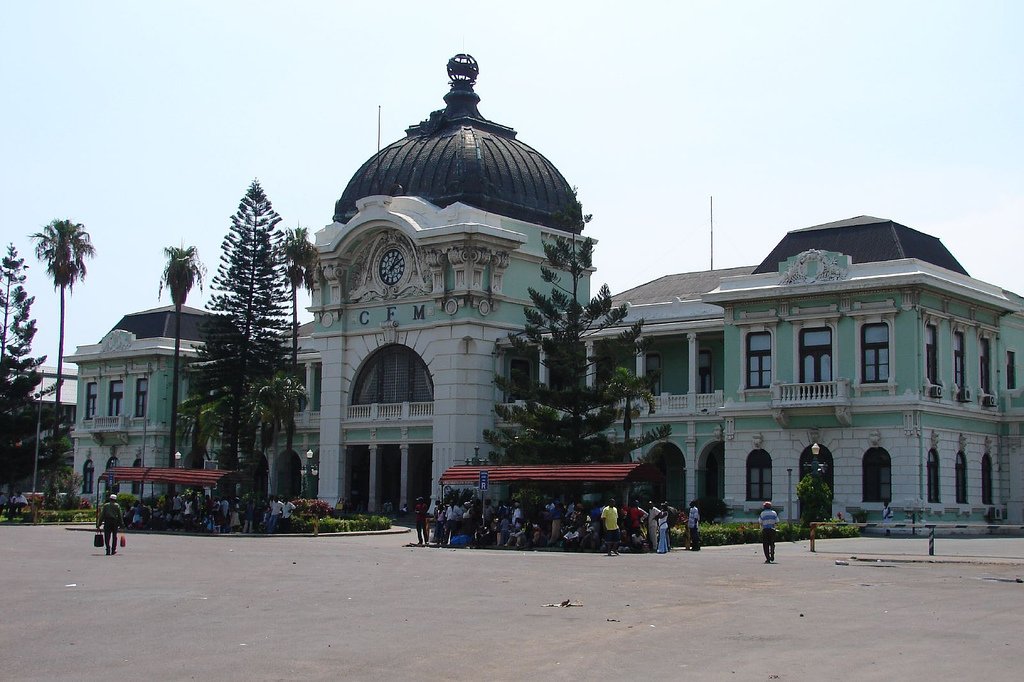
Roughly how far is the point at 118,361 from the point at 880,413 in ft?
139

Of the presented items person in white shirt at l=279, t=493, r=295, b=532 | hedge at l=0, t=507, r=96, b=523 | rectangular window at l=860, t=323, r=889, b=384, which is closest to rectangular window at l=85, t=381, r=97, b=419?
hedge at l=0, t=507, r=96, b=523

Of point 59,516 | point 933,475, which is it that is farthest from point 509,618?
point 59,516

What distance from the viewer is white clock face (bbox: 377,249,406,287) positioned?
56188 mm

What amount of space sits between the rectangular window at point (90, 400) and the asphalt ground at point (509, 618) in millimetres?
44127

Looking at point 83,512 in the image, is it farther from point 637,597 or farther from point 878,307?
point 637,597

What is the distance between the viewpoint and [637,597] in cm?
2023

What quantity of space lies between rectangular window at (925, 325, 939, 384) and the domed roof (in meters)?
17.2

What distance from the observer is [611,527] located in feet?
106

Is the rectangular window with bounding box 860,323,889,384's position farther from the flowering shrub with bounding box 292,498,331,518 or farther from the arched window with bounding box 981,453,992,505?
the flowering shrub with bounding box 292,498,331,518

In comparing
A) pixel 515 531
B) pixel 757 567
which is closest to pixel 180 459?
pixel 515 531

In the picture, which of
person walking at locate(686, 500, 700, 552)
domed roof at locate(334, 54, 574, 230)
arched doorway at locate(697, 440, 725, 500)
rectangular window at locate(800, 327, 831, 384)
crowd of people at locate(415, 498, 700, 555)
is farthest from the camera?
domed roof at locate(334, 54, 574, 230)

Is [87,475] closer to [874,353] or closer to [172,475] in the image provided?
[172,475]

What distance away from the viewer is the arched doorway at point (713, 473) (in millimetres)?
50750

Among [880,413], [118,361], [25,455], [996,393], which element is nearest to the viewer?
[880,413]
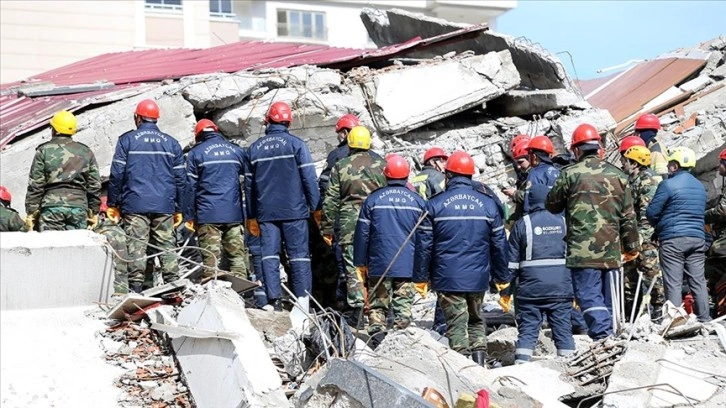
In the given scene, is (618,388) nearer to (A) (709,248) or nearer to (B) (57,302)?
(B) (57,302)

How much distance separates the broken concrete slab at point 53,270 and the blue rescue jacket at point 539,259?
359cm

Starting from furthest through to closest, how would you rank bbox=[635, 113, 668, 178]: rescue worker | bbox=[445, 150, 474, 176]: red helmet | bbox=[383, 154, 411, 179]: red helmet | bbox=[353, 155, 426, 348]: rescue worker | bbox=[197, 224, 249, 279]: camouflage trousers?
bbox=[635, 113, 668, 178]: rescue worker < bbox=[197, 224, 249, 279]: camouflage trousers < bbox=[383, 154, 411, 179]: red helmet < bbox=[353, 155, 426, 348]: rescue worker < bbox=[445, 150, 474, 176]: red helmet

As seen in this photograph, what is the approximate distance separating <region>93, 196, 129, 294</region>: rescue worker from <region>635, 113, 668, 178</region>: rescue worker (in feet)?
18.7

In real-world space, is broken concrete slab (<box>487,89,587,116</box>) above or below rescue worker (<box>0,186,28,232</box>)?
above

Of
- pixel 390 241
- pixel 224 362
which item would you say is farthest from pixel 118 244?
pixel 224 362

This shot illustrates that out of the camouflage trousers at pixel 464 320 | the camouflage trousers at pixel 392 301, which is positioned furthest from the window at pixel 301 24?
the camouflage trousers at pixel 464 320

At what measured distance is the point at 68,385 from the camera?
6965 mm

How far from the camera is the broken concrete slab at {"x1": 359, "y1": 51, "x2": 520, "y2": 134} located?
46.3 ft

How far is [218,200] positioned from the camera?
36.8ft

=======

- [Problem to solve]:
Copy the material above word for word, from its first line to its last, and leave out the pictures.

- [Result of this task]:
Roughly how far is the point at 118,361 from the point at 880,413 in ft?
139

Of the presented items person in white shirt at l=279, t=493, r=295, b=532 | hedge at l=0, t=507, r=96, b=523 | rectangular window at l=860, t=323, r=889, b=384, which is closest to rectangular window at l=85, t=381, r=97, b=419?
hedge at l=0, t=507, r=96, b=523

Of point 59,516 | point 933,475, which is it that is farthest from point 509,618?
point 59,516

What distance from the viewer is white clock face (bbox: 377,249,406,287) positioned?
56188 mm

What amount of space sits between the rectangular window at point (90, 400) and the asphalt ground at point (509, 618) in millimetres?
44127

Looking at point 83,512 in the image, is it farther from point 637,597 or farther from point 878,307?
point 637,597

What is the distance between the viewpoint and [637,597] in cm?
2023

What quantity of space lies between rectangular window at (925, 325, 939, 384) and the domed roof (in meters)?
17.2

What distance from the observer is [611,527] located in feet?
106

Is the rectangular window with bounding box 860,323,889,384's position farther from the flowering shrub with bounding box 292,498,331,518 or farther from the arched window with bounding box 981,453,992,505?
the flowering shrub with bounding box 292,498,331,518

In comparing
A) pixel 515 531
B) pixel 757 567
which is closest to pixel 180 459?
pixel 515 531

In the picture, which of
person walking at locate(686, 500, 700, 552)
domed roof at locate(334, 54, 574, 230)
arched doorway at locate(697, 440, 725, 500)
rectangular window at locate(800, 327, 831, 384)
crowd of people at locate(415, 498, 700, 555)
is farthest from the camera?
domed roof at locate(334, 54, 574, 230)

Is [87,475] closer to [874,353] or closer to [172,475] in the image provided?
[172,475]

What distance away from the viewer is the arched doorway at point (713, 473) (in millimetres)?
50750

Among [880,413], [118,361], [25,455], [996,393], which element is nearest to the viewer?
[880,413]
In the given scene, is (618,388) nearer to (A) (709,248) or nearer to (B) (57,302)?
(B) (57,302)

How much distance separates the broken concrete slab at point 53,270 and the blue rescue jacket at point 539,259?
359cm

Starting from furthest through to closest, how would you rank bbox=[635, 113, 668, 178]: rescue worker | bbox=[445, 150, 474, 176]: red helmet | bbox=[383, 154, 411, 179]: red helmet | bbox=[353, 155, 426, 348]: rescue worker | bbox=[197, 224, 249, 279]: camouflage trousers?
bbox=[635, 113, 668, 178]: rescue worker < bbox=[197, 224, 249, 279]: camouflage trousers < bbox=[383, 154, 411, 179]: red helmet < bbox=[353, 155, 426, 348]: rescue worker < bbox=[445, 150, 474, 176]: red helmet

As seen in this photograph, what is the approximate distance separating <region>93, 196, 129, 294</region>: rescue worker from <region>635, 113, 668, 178</region>: rescue worker (in feet)?
18.7

In real-world space, is broken concrete slab (<box>487,89,587,116</box>) above or below rescue worker (<box>0,186,28,232</box>)?
above

Of
- pixel 390 241
- pixel 224 362
which item would you say is farthest from pixel 118 244?
pixel 224 362

This shot illustrates that out of the camouflage trousers at pixel 464 320 | the camouflage trousers at pixel 392 301, which is positioned furthest from the window at pixel 301 24?
the camouflage trousers at pixel 464 320

At what measured distance is the point at 68,385 from the camera?
6965 mm

How far from the camera is the broken concrete slab at {"x1": 359, "y1": 51, "x2": 520, "y2": 134} located?
46.3 ft

How far is [218,200] positioned from the camera?
36.8ft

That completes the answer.